Kurz vor dem Abflug rief sie die Farc zu Friedensgesprächen mit der Regierung auf und forderte von den Rebellen, alle ihre etwa noch 700 Geiseln freizulassen. Betancourt war am Vortag zusammen mit 14 weiteren Geiseln bei der spektakulären Aktion "Schach" von den Streitkräften durch einen Trick und ohne Blutvergießen befreit worden.

Sarkozy hatte sich ebenso wie sein Amtsvorgänger Jacques Chirac intensiv um eine Freilassung Betancourts und anderer Geiseln bemüht. Ihre Vermittlungsversuche scheiterten jedoch genauso wie die des linksgerichteten venezolanischen Präsidenten Hugo Chàvez an der Unnachgiebigkeit der marxistischen Rebellengruppe "Revolutionäre Streitkräfte Kolumbiens" (Farc) und des kolumbianischen Präsidenten Alvaro Uribe.

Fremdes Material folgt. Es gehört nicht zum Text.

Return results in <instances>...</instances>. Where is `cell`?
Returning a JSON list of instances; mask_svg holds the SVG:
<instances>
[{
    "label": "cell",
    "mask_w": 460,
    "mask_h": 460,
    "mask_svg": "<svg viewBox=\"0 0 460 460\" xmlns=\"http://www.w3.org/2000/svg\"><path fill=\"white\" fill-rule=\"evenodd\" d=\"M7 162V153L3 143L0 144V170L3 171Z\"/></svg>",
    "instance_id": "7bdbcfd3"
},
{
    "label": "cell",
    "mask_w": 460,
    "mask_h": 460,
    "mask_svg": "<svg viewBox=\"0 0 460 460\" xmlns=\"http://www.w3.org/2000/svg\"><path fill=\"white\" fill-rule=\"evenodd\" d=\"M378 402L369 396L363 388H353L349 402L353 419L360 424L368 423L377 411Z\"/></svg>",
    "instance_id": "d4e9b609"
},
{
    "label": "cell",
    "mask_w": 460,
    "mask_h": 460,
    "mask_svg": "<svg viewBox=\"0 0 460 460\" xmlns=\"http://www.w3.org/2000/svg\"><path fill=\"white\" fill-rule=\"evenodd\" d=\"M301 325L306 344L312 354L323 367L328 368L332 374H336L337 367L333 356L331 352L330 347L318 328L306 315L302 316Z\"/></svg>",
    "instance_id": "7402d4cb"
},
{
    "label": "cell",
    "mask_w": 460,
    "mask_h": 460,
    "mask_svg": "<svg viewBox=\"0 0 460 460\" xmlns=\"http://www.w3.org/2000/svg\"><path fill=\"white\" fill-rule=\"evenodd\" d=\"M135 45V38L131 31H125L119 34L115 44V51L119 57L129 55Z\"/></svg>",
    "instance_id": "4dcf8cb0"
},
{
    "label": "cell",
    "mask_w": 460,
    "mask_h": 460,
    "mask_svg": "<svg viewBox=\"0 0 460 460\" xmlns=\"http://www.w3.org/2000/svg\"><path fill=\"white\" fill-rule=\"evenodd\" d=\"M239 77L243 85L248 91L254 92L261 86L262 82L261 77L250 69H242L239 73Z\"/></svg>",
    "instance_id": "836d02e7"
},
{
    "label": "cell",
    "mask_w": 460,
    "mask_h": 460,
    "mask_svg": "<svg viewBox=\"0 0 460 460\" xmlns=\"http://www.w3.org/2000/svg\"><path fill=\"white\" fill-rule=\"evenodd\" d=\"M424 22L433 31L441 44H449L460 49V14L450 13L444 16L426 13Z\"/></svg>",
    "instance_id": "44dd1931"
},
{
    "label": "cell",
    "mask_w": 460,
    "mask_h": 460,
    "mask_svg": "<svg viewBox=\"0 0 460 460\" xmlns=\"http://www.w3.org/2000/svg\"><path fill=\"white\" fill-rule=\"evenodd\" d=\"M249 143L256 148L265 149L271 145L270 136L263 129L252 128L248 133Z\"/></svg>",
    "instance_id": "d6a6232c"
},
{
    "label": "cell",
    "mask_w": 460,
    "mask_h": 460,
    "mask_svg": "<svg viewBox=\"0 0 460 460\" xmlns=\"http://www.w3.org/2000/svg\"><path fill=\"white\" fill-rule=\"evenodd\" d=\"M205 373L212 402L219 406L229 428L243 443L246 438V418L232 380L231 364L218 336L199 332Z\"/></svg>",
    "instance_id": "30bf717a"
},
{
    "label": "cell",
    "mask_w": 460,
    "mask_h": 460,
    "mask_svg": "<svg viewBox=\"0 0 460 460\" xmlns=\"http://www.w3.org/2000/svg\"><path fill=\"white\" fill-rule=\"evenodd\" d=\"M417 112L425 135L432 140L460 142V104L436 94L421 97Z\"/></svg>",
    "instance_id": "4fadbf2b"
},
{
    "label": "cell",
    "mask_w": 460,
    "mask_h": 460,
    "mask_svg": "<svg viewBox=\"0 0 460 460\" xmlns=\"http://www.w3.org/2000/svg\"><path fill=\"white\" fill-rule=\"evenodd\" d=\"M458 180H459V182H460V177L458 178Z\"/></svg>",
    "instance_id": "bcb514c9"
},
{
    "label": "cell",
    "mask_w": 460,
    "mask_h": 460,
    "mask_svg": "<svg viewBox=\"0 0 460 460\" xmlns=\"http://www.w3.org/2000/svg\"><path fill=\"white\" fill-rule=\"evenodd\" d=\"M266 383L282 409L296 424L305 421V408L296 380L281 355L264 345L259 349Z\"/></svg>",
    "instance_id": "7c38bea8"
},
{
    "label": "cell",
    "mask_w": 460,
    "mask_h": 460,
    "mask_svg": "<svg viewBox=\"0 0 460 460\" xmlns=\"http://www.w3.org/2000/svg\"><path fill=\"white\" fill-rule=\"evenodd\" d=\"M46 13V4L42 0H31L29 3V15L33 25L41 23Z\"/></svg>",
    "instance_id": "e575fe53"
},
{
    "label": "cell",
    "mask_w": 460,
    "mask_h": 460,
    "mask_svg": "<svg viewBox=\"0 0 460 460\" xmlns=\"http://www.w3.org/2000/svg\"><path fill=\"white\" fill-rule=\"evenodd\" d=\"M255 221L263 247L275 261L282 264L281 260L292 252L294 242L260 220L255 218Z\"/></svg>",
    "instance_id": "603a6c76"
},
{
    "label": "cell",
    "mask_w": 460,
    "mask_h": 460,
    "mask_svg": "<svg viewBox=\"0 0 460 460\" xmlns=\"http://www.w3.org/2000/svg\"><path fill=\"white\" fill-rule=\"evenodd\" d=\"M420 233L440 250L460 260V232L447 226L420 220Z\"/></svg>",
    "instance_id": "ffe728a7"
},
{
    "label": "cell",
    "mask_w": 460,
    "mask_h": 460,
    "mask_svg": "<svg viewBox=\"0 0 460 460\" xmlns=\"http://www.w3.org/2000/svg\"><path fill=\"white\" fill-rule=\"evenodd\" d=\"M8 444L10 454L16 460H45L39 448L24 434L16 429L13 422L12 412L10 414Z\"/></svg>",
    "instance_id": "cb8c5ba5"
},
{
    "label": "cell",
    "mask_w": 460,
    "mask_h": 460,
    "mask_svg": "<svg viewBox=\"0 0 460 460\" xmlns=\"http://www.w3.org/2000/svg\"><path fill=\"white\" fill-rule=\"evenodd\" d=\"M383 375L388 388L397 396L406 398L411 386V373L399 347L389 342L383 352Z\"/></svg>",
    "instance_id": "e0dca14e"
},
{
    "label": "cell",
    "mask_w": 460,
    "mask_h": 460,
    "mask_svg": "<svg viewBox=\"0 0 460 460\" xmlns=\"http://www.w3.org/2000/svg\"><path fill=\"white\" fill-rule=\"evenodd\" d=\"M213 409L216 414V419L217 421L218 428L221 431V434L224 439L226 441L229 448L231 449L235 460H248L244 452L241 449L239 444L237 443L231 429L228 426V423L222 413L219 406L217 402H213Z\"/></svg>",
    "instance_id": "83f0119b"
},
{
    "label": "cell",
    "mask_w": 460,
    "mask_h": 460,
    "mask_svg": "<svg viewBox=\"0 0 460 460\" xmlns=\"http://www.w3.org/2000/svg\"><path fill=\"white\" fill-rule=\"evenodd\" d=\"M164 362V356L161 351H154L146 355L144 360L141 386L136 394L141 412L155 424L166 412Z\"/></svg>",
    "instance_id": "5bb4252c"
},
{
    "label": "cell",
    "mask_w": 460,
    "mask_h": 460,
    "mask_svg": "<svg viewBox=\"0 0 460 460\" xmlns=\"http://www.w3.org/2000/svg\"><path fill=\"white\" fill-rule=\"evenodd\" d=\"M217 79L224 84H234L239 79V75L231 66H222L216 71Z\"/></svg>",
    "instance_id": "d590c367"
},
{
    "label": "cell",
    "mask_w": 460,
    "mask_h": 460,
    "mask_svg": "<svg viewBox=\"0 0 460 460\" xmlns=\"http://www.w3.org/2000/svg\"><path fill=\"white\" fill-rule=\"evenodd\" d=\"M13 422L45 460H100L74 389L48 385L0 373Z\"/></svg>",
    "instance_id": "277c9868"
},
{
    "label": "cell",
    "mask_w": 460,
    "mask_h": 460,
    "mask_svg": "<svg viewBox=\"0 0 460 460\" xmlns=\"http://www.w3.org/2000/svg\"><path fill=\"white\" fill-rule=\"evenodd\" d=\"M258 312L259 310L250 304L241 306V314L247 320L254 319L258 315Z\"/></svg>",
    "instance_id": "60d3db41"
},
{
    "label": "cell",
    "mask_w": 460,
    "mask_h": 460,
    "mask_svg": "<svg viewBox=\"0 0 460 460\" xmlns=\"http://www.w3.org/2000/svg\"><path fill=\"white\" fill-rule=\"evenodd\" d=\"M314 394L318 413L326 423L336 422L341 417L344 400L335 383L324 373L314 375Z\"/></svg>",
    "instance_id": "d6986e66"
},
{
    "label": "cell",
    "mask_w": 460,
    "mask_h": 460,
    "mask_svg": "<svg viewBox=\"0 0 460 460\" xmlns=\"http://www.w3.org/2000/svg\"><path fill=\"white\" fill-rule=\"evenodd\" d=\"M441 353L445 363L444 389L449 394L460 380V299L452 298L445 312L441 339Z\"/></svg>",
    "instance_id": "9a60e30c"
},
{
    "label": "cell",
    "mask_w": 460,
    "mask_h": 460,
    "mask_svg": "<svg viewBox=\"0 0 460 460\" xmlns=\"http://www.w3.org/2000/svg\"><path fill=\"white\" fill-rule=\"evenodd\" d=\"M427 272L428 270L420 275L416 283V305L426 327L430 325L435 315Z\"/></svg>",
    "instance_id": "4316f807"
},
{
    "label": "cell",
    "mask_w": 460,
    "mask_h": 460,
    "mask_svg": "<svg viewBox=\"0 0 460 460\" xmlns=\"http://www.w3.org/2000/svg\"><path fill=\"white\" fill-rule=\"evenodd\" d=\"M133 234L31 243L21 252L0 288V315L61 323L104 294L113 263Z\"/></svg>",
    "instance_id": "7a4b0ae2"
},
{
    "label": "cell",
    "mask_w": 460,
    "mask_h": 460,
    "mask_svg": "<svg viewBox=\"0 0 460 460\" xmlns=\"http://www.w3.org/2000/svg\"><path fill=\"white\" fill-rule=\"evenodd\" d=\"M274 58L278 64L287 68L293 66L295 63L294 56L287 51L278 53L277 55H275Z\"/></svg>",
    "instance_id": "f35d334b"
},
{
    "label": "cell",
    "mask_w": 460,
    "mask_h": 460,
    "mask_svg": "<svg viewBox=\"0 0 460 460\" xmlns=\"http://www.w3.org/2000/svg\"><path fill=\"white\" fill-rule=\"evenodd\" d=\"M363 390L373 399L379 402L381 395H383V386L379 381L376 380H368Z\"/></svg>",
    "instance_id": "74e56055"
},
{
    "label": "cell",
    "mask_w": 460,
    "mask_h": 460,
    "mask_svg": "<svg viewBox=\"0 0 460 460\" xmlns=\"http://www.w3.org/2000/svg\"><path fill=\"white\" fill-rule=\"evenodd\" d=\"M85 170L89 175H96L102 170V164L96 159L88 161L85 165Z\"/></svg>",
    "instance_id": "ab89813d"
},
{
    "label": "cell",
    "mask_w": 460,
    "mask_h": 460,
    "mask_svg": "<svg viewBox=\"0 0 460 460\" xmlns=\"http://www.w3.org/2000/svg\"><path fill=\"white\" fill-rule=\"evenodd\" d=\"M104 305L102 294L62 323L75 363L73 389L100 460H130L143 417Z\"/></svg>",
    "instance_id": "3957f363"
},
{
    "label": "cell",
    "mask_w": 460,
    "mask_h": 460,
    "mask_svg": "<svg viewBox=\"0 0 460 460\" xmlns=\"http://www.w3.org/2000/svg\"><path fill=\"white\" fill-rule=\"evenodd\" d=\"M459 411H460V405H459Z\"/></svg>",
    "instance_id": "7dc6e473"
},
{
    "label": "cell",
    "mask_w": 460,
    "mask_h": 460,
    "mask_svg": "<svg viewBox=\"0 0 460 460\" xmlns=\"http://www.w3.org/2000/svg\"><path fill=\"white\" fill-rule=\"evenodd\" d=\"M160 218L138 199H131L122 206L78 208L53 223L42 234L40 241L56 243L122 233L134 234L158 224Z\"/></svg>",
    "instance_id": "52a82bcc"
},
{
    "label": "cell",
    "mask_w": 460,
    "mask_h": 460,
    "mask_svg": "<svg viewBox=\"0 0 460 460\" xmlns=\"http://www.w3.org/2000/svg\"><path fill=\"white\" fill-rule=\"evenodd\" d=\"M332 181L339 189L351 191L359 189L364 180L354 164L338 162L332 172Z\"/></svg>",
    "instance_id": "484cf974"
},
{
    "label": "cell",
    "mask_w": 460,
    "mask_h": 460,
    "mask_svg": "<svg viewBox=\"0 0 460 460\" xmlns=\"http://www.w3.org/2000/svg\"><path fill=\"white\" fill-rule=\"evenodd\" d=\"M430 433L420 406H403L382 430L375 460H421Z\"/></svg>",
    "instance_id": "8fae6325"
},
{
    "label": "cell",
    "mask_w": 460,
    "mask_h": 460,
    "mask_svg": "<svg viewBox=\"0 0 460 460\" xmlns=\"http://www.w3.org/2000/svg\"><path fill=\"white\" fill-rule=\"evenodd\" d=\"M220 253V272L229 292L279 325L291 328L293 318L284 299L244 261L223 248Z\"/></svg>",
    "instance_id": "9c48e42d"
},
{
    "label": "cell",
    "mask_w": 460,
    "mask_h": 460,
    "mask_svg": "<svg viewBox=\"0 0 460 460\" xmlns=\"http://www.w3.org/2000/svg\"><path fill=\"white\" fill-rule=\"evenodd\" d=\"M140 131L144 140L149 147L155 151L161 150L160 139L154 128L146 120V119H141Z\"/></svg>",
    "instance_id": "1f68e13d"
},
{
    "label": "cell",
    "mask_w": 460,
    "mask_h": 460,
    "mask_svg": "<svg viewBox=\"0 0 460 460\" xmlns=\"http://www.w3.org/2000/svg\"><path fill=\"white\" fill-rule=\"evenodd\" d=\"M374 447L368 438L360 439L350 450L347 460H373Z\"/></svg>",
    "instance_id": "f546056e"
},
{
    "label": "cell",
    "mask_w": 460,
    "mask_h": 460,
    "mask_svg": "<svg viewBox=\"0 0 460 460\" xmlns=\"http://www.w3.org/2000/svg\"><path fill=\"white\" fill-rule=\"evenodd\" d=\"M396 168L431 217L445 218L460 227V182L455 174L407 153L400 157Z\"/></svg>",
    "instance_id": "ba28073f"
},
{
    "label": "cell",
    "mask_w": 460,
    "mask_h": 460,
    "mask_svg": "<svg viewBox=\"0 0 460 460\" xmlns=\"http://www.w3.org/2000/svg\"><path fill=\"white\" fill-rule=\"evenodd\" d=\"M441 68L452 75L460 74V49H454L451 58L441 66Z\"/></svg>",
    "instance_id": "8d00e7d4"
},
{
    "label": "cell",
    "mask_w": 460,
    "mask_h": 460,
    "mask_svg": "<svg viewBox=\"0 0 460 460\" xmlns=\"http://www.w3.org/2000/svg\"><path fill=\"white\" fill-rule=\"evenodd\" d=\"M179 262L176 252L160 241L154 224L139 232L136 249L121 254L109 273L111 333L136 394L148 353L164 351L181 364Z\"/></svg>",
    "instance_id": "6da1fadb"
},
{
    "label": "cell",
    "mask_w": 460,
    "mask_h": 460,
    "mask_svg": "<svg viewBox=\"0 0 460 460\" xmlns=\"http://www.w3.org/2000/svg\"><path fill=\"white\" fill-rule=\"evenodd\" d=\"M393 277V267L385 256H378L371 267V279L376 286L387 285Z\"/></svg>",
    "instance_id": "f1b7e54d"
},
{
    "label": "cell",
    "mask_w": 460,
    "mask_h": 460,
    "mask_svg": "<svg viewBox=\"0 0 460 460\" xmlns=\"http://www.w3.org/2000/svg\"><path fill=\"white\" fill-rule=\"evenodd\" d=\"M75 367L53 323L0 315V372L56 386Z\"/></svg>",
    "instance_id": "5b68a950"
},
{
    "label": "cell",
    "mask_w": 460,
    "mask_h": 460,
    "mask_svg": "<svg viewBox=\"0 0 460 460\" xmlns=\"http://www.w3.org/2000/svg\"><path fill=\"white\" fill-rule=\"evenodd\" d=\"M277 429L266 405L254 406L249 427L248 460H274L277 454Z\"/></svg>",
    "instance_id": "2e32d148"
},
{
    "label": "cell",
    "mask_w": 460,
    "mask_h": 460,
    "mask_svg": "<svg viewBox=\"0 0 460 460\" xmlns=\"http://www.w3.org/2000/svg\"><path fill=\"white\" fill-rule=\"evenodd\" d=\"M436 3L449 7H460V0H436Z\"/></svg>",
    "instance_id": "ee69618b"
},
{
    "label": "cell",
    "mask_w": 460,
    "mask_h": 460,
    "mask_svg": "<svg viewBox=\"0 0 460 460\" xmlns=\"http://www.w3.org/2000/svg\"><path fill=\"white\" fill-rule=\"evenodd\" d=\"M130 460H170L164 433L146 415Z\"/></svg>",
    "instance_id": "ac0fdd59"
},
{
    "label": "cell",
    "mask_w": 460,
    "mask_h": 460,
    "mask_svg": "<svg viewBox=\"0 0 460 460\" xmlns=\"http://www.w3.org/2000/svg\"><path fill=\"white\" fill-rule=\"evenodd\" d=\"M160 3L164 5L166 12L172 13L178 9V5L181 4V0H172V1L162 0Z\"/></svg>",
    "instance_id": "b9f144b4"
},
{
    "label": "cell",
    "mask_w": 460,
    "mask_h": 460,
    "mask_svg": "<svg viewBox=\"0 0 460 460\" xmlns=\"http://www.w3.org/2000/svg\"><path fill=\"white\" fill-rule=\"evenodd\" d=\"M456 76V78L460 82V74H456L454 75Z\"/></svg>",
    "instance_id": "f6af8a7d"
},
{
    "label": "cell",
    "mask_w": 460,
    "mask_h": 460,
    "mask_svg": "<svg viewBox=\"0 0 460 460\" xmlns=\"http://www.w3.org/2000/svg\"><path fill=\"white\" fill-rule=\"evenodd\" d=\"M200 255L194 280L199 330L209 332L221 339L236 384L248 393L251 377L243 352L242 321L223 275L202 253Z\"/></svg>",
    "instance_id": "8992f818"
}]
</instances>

Nach Informationen eines Schweizer Radiosenders soll die Befreiung der Politikerin Betancourt in Kolumbien inszeniert gewesen sein: Anführer der kolumbianischen Farc-Rebellen hätten für die Freilassung von Betancourt und 14 weiteren Geiseln rund zwanzig Millionen Dollar (12,6 Millionen Euro) bekommen, berichtete der Schweizer Radiosender RSR unter Berufung auf eine "glaubhafte" Quelle. Hinter dem Handel steckten die USA. Frankreich hat nach eigenen Angaben kein Lösegeld gezahlt.

Grauenhafte Gewalt erlitten

Der Schweizer Radiosender RSR berichtete weiter, die Frau eines Wächters der Geiseln sei der Schlüssel zu der Aktion gewesen. Sie sei nach ihrer Festnahme durch die Armee wieder in die Reihen der Farc eingeschleust worden und habe ihren Mann überzeugt, die Seiten zu wechseln. Die "Inszenierung" der Befreiung erlaube es dem kolumbianischen Präsidenten Alvaro Uribe "seinen Kurs zu halten, der jegliche Verhandlungen mit den Rebellen ausschließt, während die Geiseln nicht freigelassen sind", hieß es in dem Schweizer Radiobericht weiter. "Dieses Bravourstück" stärke ihn vor den geplanten vorgezogenen Präsidentschaftswahlen.

Die 46-jährige Betancourt sagte vor ihrer Abreise in Bogota, sie habe in der mehr als sechs Jahre dauernden Gefangenschaft "grauenhafte" Gewalt erlitten. Die Rebellen hätten sie gefoltert und erniedrigt. Drei Jahre lang habe sie rund um die Uhr Ketten tragen müssen, sagte sie dem französischen Sender Europe 1. Sie habe "schwere Krisen" durchgemacht. "Es war so entsetzlich, dass es ihnen glaube ich selbst zuwider war." Dem Fernsehsender France 2 sagte sie: "Ich würde kein Tier so behandeln", wie sie behandelt worden sei. Was sie mit ihrer plötzlichen Freiheit nun tun werde, wisse sie noch nicht. Sie habe sich auf weitere Jahre in Gefangenschaft eingestellt gehabt und stehe noch "unter Schock".